» What is required
Pictures do not belong in the copy; transcribe everything else in the records exactly.

» Dataset entries
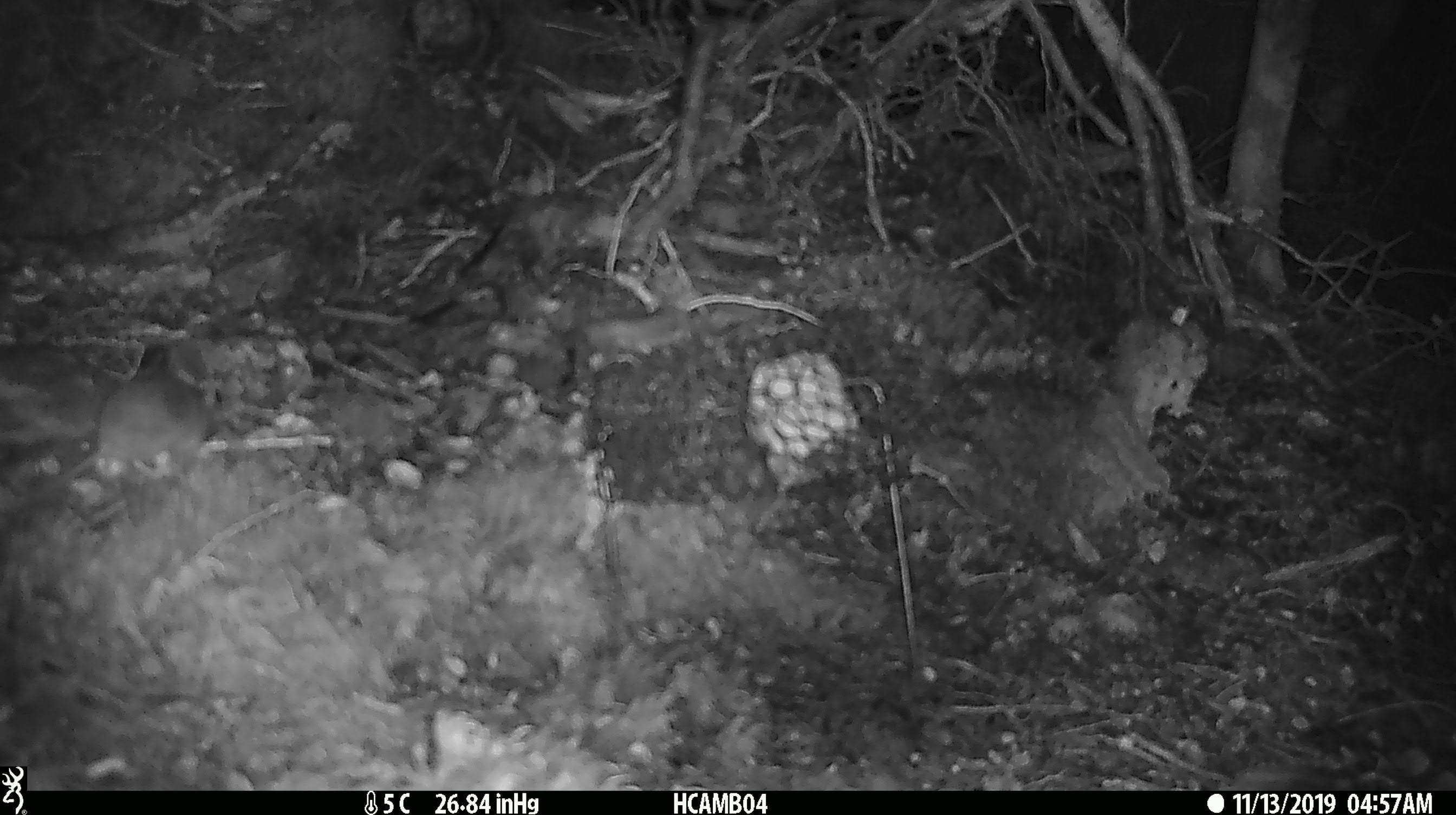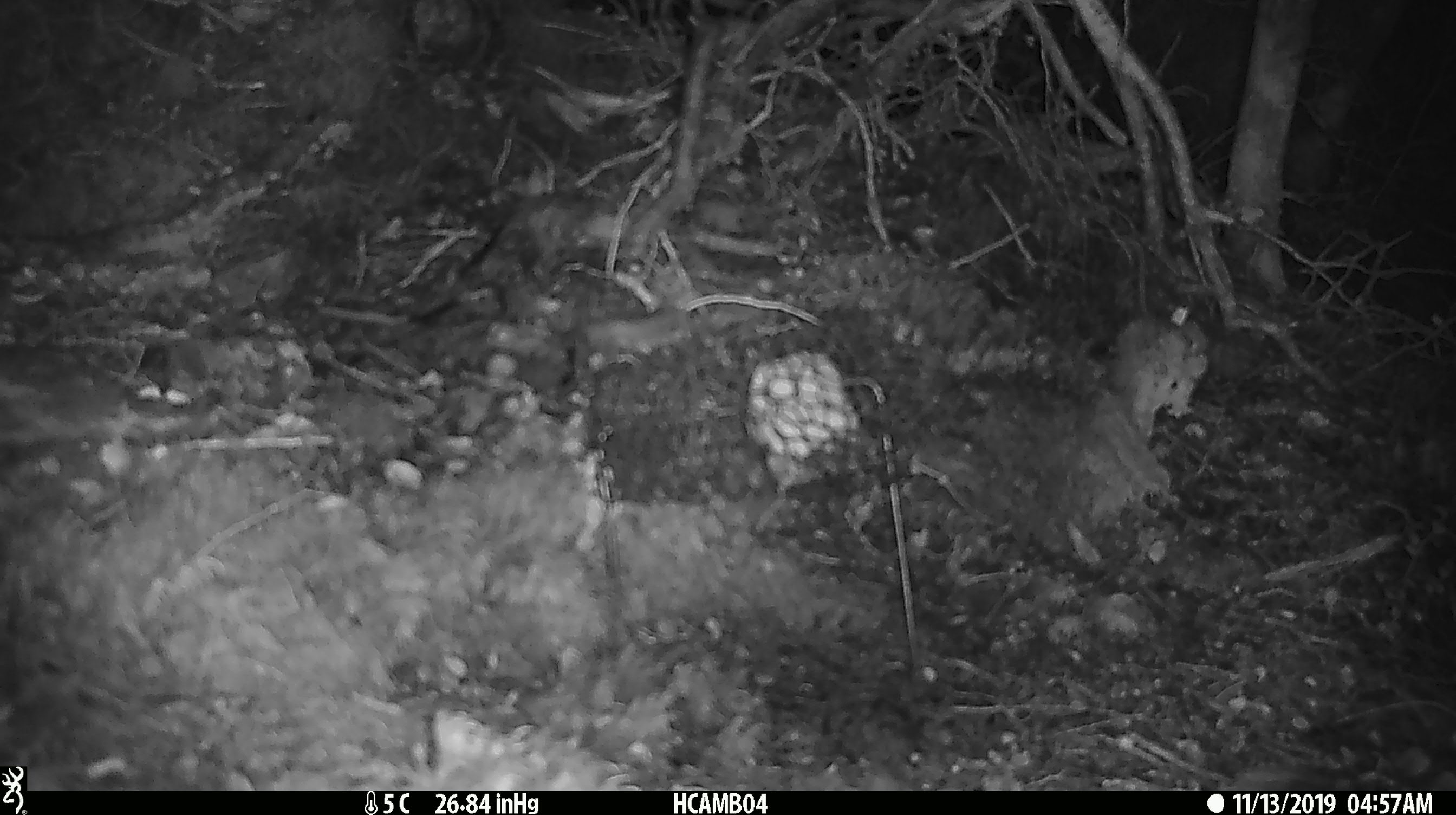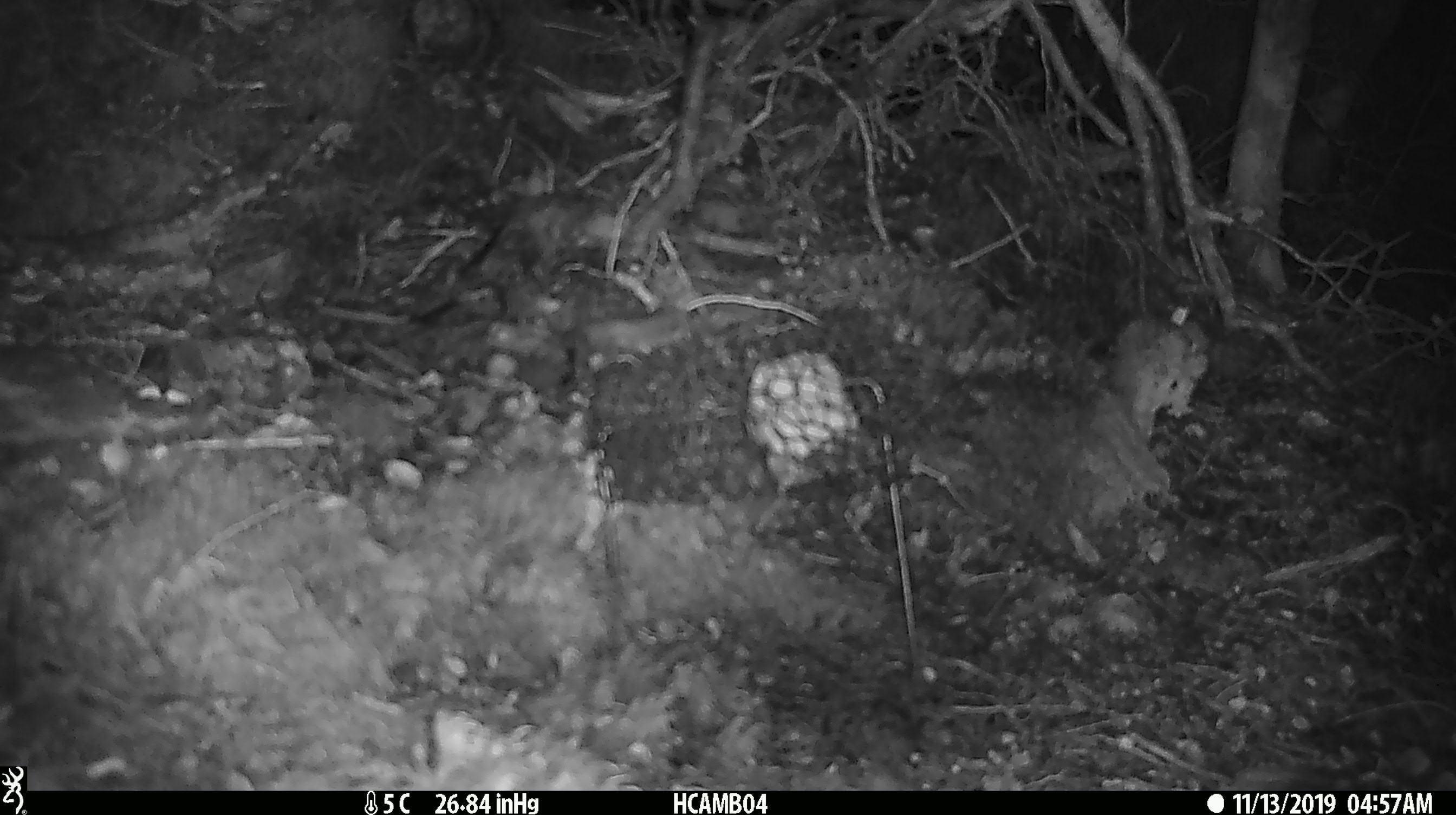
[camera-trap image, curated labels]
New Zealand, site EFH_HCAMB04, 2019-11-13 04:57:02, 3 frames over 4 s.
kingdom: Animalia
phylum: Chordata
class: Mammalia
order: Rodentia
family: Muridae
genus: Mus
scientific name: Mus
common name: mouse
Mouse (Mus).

» Task result
[camera-trap image, curated labels]
New Zealand, site EFH_HCAMB04, 2019-11-13 04:57:02, 3 frames over 4 s.
kingdom: Animalia
phylum: Chordata
class: Mammalia
order: Rodentia
family: Muridae
genus: Mus
scientific name: Mus
common name: mouse
Mouse (Mus).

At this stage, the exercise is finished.